Requirement 1 => In the arbitration clause, which body is named to resolve disputes by arbitration?
Requirement 2 => Pick up the arbitration clause after its final sentence and continue the agreement from there.

8.1 Arbitration.  Except as otherwise specifically provided by this Agreement, all disputes or differences arising out of or in connection with this Agreement, or in respect of any legal relationship associated therewith or derived therefrom, including but not limited to disputes or differences relating to the terms or termination of the Executive's employment, shall be referred to and finally resolved by arbitration in the City of Vancouver, or any other mutually agreeable location, by the British Columbia International Commercial Arbitration Centre in accordance with its rules.  The Arbitrator shall have the power to order costs in favour of the successful party.  The Corporation or the Executive may, without waiving their respective rights to compel arbitration, seek injunctive or other provisional relief from a court of competent jurisdiction in aid of arbitration to prevent any arbitration award from being rendered ineffectual, to enforce the covenants and obligations under Articles V, VI and VII hereof, and for any other purposes in the interests of the Corporation or the Executive.

Information provided =>
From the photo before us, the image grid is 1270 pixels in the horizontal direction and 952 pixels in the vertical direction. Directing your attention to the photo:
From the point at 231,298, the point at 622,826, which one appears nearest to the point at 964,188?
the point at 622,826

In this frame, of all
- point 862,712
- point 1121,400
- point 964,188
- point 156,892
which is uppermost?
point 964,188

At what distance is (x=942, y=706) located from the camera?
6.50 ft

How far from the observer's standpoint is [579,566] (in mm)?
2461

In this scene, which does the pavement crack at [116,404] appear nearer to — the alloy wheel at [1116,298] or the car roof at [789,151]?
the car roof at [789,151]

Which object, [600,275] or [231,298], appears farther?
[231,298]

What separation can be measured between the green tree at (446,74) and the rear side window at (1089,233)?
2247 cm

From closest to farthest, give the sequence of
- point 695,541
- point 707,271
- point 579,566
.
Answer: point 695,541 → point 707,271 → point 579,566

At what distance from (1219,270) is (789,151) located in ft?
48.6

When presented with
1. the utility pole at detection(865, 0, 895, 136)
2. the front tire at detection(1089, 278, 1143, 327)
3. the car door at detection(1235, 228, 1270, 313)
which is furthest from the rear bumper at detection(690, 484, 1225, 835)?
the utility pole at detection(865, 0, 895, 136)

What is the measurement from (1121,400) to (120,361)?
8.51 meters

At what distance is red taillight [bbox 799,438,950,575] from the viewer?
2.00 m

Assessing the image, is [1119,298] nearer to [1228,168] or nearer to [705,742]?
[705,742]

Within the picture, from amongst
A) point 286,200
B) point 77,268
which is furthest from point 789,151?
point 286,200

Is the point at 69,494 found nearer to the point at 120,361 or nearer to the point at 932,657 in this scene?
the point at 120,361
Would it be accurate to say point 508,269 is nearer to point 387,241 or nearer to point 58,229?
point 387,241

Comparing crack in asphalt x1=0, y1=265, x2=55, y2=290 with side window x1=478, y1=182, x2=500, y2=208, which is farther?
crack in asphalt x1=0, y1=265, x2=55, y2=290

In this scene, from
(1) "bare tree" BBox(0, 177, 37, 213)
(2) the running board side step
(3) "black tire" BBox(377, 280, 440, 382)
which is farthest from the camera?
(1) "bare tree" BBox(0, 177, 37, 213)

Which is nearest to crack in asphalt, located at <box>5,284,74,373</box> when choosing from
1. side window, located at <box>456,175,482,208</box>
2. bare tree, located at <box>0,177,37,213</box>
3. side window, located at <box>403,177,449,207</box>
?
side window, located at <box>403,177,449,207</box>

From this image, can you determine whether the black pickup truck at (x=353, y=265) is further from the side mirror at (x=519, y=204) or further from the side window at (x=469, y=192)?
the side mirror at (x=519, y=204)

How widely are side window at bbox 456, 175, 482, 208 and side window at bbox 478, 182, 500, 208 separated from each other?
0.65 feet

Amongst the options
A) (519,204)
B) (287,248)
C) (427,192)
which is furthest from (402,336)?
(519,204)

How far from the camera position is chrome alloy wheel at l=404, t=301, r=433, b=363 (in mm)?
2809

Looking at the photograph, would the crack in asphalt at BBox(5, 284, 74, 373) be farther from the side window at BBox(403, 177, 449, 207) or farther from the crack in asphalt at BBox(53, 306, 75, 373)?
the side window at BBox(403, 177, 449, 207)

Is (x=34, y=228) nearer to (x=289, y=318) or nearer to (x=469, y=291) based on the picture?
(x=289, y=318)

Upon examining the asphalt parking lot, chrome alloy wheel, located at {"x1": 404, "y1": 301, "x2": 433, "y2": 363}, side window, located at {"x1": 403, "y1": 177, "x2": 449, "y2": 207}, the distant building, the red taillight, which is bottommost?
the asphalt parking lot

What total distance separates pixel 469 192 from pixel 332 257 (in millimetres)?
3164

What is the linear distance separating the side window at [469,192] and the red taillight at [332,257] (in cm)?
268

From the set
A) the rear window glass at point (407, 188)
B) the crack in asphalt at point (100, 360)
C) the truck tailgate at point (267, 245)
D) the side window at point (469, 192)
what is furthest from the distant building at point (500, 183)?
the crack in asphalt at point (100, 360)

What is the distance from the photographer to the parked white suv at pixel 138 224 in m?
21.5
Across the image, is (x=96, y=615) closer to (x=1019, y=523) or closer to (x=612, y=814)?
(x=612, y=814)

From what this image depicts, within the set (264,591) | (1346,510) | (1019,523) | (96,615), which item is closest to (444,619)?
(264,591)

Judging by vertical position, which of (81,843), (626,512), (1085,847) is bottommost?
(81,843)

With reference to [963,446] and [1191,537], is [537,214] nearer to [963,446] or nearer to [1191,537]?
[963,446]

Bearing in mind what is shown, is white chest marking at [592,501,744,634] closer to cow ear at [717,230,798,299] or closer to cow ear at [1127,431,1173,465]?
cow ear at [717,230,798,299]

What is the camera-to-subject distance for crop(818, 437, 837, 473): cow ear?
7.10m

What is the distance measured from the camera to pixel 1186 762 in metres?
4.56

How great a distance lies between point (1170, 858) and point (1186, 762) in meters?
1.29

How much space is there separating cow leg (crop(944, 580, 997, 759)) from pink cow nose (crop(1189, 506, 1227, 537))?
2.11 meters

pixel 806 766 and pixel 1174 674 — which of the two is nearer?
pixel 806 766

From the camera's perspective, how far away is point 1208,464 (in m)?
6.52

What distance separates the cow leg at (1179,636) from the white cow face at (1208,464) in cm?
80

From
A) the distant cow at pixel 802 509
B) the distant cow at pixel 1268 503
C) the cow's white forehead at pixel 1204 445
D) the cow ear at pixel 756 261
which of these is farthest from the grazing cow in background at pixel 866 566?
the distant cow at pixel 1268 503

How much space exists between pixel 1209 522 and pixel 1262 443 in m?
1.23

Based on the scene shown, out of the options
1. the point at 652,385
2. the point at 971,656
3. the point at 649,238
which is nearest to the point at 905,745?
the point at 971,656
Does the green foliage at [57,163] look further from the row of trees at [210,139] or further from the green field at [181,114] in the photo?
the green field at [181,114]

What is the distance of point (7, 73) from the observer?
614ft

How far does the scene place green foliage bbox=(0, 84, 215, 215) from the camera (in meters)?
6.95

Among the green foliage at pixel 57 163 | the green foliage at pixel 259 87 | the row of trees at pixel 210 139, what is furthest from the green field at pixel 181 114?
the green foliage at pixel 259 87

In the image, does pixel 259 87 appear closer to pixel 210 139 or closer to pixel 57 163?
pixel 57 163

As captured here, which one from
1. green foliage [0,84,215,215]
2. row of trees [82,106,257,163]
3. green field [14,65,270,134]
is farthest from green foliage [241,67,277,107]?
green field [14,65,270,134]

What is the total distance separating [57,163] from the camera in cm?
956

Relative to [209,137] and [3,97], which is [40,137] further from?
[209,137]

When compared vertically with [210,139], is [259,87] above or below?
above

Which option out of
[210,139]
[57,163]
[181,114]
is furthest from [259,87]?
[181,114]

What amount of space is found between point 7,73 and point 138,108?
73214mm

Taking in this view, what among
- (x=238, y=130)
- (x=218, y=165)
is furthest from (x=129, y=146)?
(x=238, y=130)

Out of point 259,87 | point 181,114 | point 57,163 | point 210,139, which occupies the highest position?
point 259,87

Expected output 1 => The British Columbia International Commercial Arbitration Centre.

Expected output 2 =>
ARTICLE IX GENERAL

9.1 Enforcement.  The Executive acknowledges and agrees that the covenants and obligations under Articles V and VI are reasonable, necessary and fundamental to the protection of the Corporation's business interests, and the Executive acknowledges and agrees that any breach of these Articles by the Executive would result in irreparable harm to the Corporation and loss and damage to the Corporation for which the Corporation could not be adequately compensated by an award of monetary damages.  Accordingly, the Executive agrees that, in the event the Executive violates any of the restrictions referred to in Articles V and VI, the Corporation shall suffer irreparable harm and shall be entitled to preliminary and permanent injunctive relief and any other remedies in law or in equity which the court deems fit.
9.2 Withholding.  The Corporation shall have the right to withhold from any amount payable hereunder any federal, state, provincial and local taxes in order for the Corporation to satisfy any withholding tax or similar obligation it may have under any applicable law or regulation.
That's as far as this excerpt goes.